An exact reprint of every record below is required, with the pictures left out.

Dataset entries:
◆ ◆ ◆
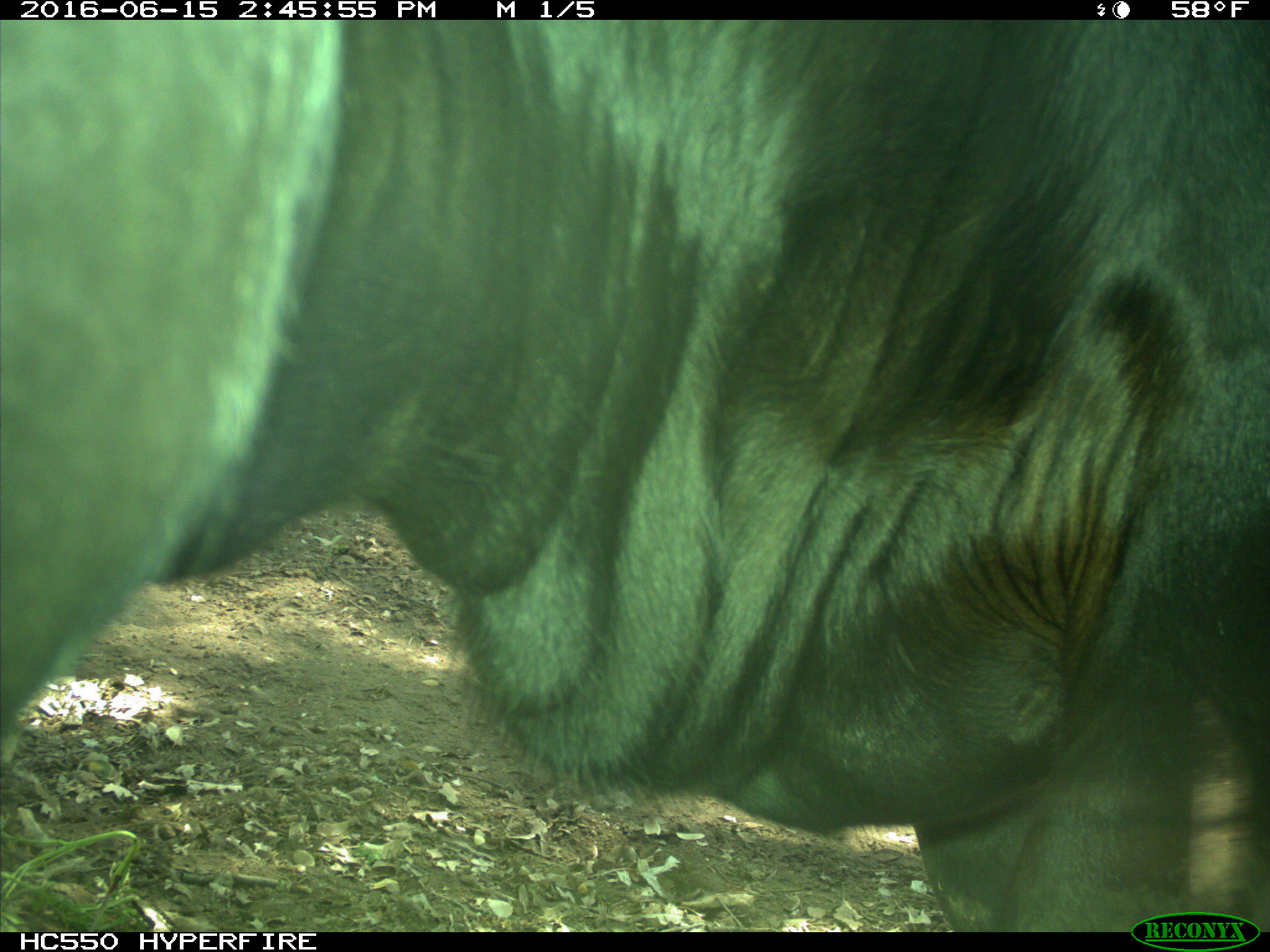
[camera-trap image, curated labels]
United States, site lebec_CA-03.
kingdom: Animalia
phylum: Chordata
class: Mammalia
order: Artiodactyla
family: Bovidae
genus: Bos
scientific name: Bos taurus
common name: domestic cow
Bos taurus (domestic cow).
◆ ◆ ◆
Result of the task -
[camera-trap image, curated labels]
United States, site lebec_CA-03.
kingdom: Animalia
phylum: Chordata
class: Mammalia
order: Artiodactyla
family: Bovidae
genus: Bos
scientific name: Bos taurus
common name: domestic cow
Bos taurus (domestic cow).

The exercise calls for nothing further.